Humiliation in the courts, witnesses who provide more comedy than facts and a chief lawyer battling coronavirus – Donald Trump's efforts to overturn the results of the November 3 presidential election are not going well.
And time is running out.
The Electoral College is to meet on December 14 to certify Democrat Joe Biden's victory and today is the deadline for state-level challenges to be resolved.
But before Mr Trump leaves the White House in January, the President has turned his attention to targeting any Republican that's denied his baseless election fraud comments.
The attacks have become so severe, reports have emerged that Attorney-General William Barr is considering leaving his post before January 20.
A source told CNN Mr Barr could abandon his post before Mr Trump leaves office because the attorney-general is "not someone who takes bullying and turns the other cheek".
Mr Barr was caught in the President's crosshairs last week when he acknowledged the Justice Department had not uncovered any widespread voting fraud that could overturn the election.
After admitting he had not found any fraud, the two men reportedly had a "contentious" meeting in the White House last Tuesday before Mr Trump refused to confirm his confidence in Mr Barr.
"Ask me that in a number of weeks from now. They should be looking at all of this fraud," Mr Trump told reporters in the Oval Office on Thursday.
Mr Trump has also turned on Georgia and its Republican Secretary of State and Governor after the state moved to certify its election results.
"We have now counted legally-cast ballots three times and the results have remained unchanged," Secretary of State Brad Raffensperger said at a Monday morning press conference.
"Whether it is the President of the United States or a failed gubernatorial candidate, disinformation regarding election administration should be condemned and rejected. Integrity matters. Truth matters."
President-elect Joe Biden is the first Democrat to win Georgia in almost 30 years after he won the state by more than 12,000 votes.
Republican Governor Brian Kemp certified the results of Mr Biden's victory on November 20, following a statewide recount, which included a hand-count of the nearly five million ballots cast in the election.
Mr Trump took to Twitter yesterday to attack his Georgian counterparts, questioning "what's wrong" with them.
The Republican Governor of Georgia refuses to do signature verification, which would give us an easy win. What’s wrong with this guy? What is he hiding?
Nowhere has the pushback against Mr Trump been stronger than in Georgia, where Republican officials from the governor on down have rebuffed his efforts.
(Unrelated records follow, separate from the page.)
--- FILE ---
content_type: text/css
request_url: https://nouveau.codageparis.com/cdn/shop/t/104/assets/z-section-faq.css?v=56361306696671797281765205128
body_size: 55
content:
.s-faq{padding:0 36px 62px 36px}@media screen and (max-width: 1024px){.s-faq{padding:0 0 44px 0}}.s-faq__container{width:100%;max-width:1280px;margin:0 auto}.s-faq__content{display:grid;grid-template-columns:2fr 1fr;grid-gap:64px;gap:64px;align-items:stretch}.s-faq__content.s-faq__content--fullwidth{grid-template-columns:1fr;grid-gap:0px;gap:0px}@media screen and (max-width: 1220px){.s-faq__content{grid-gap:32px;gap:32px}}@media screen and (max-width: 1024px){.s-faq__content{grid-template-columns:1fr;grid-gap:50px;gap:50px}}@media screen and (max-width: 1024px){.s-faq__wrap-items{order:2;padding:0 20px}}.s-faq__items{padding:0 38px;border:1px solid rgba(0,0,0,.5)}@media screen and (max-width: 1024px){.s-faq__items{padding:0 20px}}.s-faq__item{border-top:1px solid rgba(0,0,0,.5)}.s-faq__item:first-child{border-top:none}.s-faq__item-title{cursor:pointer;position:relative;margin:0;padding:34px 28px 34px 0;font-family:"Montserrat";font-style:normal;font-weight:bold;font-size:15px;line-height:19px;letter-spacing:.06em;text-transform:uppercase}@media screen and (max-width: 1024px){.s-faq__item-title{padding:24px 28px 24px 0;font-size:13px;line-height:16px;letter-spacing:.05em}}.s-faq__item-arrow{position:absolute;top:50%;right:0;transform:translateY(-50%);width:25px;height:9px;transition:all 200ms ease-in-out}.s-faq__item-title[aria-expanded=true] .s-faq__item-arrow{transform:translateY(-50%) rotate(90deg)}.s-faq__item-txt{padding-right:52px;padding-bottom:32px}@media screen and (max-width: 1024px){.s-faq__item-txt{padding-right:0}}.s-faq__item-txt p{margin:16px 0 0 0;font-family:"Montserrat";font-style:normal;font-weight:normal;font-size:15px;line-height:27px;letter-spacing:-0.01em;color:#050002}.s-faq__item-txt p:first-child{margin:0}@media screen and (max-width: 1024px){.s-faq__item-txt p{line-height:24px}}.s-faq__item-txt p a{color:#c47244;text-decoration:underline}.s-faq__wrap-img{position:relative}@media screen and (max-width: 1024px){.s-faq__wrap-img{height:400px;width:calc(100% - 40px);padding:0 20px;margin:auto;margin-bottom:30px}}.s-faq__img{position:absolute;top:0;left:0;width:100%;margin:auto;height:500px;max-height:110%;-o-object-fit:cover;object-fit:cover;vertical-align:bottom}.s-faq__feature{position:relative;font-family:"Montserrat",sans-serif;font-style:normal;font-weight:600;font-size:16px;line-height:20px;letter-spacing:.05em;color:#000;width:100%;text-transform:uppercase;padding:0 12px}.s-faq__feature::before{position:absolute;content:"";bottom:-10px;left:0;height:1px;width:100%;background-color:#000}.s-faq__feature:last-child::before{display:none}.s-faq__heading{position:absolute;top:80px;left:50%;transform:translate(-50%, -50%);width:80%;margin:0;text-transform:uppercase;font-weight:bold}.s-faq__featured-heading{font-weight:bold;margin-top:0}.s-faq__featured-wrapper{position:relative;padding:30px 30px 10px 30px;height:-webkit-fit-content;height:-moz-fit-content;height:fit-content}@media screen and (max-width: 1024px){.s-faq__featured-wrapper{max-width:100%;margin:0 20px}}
Lieutenant Governor Geoff Duncan, a Republican, yesterday accused Mr Trump of spewing "mountains of misinformation" in his bid to discredit the vote in Georgia.
Mr Duncan told CBS This Morning that the Trump campaign claims of voter fraud were "literally stuff that can be debunked in 10 seconds or less".
And last week, another Georgia official, voting system manager Gabriel Sterling, said Mr Trump's rhetoric could lead to violence.
"Someone's going to get hurt. Someone's going to get shot. Someone's going to get killed. It's not right," Mr Sterling said.
Among the latest blows to Mr Trump's bid to tarnish the vote with baseless fraud claims was the announcement on Sunday that former New York mayor Rudy Giuliani had been hospitalised with Covid-19.
Mr Giuliani, 76, has been leading the Trump campaign's legal team, filing lawsuits that purport to expose ballot fraud and staging public hearings in the swing states where Mr Trump lost narrowly.
When the lawsuits filed by Mr Giuliani and other Trump allies have actually reached the courts they have been tossed out by judges – sometimes in scathing terms.
The latest defeat – bringing the Trump campaign's win-loss record in court to 1-47 – came on Monday in Michigan, where Mr Trump lost to Mr Biden by 154,000 votes.
"The People have spoken," wrote US District Court Judge Linda Parker.
"This case represents well the phrase: 'This ship has sailed.'"
Judge Parker said the suit seeking to overturn Mr Biden's victory in Michigan was "stunning in its scope and breathtaking in its reach."
"If granted, the relief would disenfranchise the votes of the more than 5.5 million Michigan citizens who, with dignity, hope, and a promise of a voice, participated in the 2020 General Election," she said.
The judge said the suit appeared to be mainly aimed at shaking "People's faith in the democratic process and their trust in our government."